§ **Exercise materials**

****************

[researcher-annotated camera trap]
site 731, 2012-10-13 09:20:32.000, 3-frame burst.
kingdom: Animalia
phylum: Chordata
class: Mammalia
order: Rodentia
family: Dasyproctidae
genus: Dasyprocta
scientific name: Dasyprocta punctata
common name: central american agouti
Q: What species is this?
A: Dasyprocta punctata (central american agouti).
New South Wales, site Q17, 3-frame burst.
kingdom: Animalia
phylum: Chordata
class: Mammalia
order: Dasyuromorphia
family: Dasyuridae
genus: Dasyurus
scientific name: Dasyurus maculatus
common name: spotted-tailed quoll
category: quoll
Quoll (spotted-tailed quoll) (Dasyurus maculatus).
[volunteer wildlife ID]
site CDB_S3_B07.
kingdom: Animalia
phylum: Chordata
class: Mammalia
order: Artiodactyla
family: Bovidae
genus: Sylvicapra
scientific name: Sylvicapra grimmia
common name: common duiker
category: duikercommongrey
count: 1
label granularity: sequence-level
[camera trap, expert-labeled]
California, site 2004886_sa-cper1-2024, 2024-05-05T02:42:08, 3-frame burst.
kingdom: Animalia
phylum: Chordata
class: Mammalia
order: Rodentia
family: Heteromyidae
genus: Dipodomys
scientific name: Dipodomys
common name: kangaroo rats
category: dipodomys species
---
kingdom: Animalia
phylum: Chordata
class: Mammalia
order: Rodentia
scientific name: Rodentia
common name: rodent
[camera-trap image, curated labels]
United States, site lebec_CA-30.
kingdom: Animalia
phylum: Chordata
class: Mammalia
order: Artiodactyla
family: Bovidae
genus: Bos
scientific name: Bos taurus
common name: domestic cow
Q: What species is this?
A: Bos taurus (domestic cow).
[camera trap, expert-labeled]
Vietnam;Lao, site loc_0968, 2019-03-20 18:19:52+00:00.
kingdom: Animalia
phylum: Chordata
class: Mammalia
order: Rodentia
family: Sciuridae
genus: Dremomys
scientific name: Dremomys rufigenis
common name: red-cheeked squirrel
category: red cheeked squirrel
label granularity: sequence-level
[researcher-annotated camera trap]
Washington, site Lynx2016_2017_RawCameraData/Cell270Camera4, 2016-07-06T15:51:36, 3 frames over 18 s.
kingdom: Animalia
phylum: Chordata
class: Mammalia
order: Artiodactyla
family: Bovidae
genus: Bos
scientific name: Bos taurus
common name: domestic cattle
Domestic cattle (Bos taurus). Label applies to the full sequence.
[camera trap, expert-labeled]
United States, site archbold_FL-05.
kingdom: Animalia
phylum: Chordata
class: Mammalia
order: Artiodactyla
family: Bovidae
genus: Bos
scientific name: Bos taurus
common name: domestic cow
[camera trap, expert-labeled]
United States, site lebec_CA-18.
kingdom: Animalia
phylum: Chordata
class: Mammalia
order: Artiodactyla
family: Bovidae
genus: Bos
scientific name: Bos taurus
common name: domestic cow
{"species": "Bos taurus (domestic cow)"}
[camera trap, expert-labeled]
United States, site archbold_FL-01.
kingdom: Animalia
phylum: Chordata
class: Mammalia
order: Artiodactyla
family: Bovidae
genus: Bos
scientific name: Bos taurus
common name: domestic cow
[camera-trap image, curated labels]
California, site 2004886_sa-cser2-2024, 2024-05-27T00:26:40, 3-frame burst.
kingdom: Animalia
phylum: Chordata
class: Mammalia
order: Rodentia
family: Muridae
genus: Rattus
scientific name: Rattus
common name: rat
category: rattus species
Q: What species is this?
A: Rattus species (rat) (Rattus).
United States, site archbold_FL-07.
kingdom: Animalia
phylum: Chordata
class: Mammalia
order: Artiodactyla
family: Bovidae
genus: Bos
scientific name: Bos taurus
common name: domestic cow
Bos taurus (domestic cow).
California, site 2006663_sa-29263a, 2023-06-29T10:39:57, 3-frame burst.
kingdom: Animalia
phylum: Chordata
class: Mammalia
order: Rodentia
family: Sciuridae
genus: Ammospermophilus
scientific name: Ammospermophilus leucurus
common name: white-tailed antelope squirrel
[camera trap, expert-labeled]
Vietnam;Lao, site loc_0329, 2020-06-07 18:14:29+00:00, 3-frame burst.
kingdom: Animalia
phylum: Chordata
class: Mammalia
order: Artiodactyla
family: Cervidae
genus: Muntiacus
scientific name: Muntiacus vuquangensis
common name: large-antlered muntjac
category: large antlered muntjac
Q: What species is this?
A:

****************

§ **Your task**
Copy each line of the material exactly as shown.

§ **Exercise answer**
[researcher-annotated camera trap]
site 731, 2012-10-13 09:20:32.000, 3-frame burst.
kingdom: Animalia
phylum: Chordata
class: Mammalia
order: Rodentia
family: Dasyproctidae
genus: Dasyprocta
scientific name: Dasyprocta punctata
common name: central american agouti
Q: What species is this?
A: Dasyprocta punctata (central american agouti).
New South Wales, site Q17, 3-frame burst.
kingdom: Animalia
phylum: Chordata
class: Mammalia
order: Dasyuromorphia
family: Dasyuridae
genus: Dasyurus
scientific name: Dasyurus maculatus
common name: spotted-tailed quoll
category: quoll
Quoll (spotted-tailed quoll) (Dasyurus maculatus).
[volunteer wildlife ID]
site CDB_S3_B07.
kingdom: Animalia
phylum: Chordata
class: Mammalia
order: Artiodactyla
family: Bovidae
genus: Sylvicapra
scientific name: Sylvicapra grimmia
common name: common duiker
category: duikercommongrey
count: 1
label granularity: sequence-level
[camera trap, expert-labeled]
California, site 2004886_sa-cper1-2024, 2024-05-05T02:42:08, 3-frame burst.
kingdom: Animalia
phylum: Chordata
class: Mammalia
order: Rodentia
family: Heteromyidae
genus: Dipodomys
scientific name: Dipodomys
common name: kangaroo rats
category: dipodomys species
---
kingdom: Animalia
phylum: Chordata
class: Mammalia
order: Rodentia
scientific name: Rodentia
common name: rodent
[camera-trap image, curated labels]
United States, site lebec_CA-30.
kingdom: Animalia
phylum: Chordata
class: Mammalia
order: Artiodactyla
family: Bovidae
genus: Bos
scientific name: Bos taurus
common name: domestic cow
Q: What species is this?
A: Bos taurus (domestic cow).
[camera trap, expert-labeled]
Vietnam;Lao, site loc_0968, 2019-03-20 18:19:52+00:00.
kingdom: Animalia
phylum: Chordata
class: Mammalia
order: Rodentia
family: Sciuridae
genus: Dremomys
scientific name: Dremomys rufigenis
common name: red-cheeked squirrel
category: red cheeked squirrel
label granularity: sequence-level
[researcher-annotated camera trap]
Washington, site Lynx2016_2017_RawCameraData/Cell270Camera4, 2016-07-06T15:51:36, 3 frames over 18 s.
kingdom: Animalia
phylum: Chordata
class: Mammalia
order: Artiodactyla
family: Bovidae
genus: Bos
scientific name: Bos taurus
common name: domestic cattle
Domestic cattle (Bos taurus). Label applies to the full sequence.
[camera trap, expert-labeled]
United States, site archbold_FL-05.
kingdom: Animalia
phylum: Chordata
class: Mammalia
order: Artiodactyla
family: Bovidae
genus: Bos
scientific name: Bos taurus
common name: domestic cow
[camera trap, expert-labeled]
United States, site lebec_CA-18.
kingdom: Animalia
phylum: Chordata
class: Mammalia
order: Artiodactyla
family: Bovidae
genus: Bos
scientific name: Bos taurus
common name: domestic cow
{"species": "Bos taurus (domestic cow)"}
[camera trap, expert-labeled]
United States, site archbold_FL-01.
kingdom: Animalia
phylum: Chordata
class: Mammalia
order: Artiodactyla
family: Bovidae
genus: Bos
scientific name: Bos taurus
common name: domestic cow
[camera-trap image, curated labels]
California, site 2004886_sa-cser2-2024, 2024-05-27T00:26:40, 3-frame burst.
kingdom: Animalia
phylum: Chordata
class: Mammalia
order: Rodentia
family: Muridae
genus: Rattus
scientific name: Rattus
common name: rat
category: rattus species
Q: What species is this?
A: Rattus species (rat) (Rattus).
United States, site archbold_FL-07.
kingdom: Animalia
phylum: Chordata
class: Mammalia
order: Artiodactyla
family: Bovidae
genus: Bos
scientific name: Bos taurus
common name: domestic cow
Bos taurus (domestic cow).
California, site 2006663_sa-29263a, 2023-06-29T10:39:57, 3-frame burst.
kingdom: Animalia
phylum: Chordata
class: Mammalia
order: Rodentia
family: Sciuridae
genus: Ammospermophilus
scientific name: Ammospermophilus leucurus
common name: white-tailed antelope squirrel
[camera trap, expert-labeled]
Vietnam;Lao, site loc_0329, 2020-06-07 18:14:29+00:00, 3-frame burst.
kingdom: Animalia
phylum: Chordata
class: Mammalia
order: Artiodactyla
family: Cervidae
genus: Muntiacus
scientific name: Muntiacus vuquangensis
common name: large-antlered muntjac
category: large antlered muntjac
Q: What species is this?
A:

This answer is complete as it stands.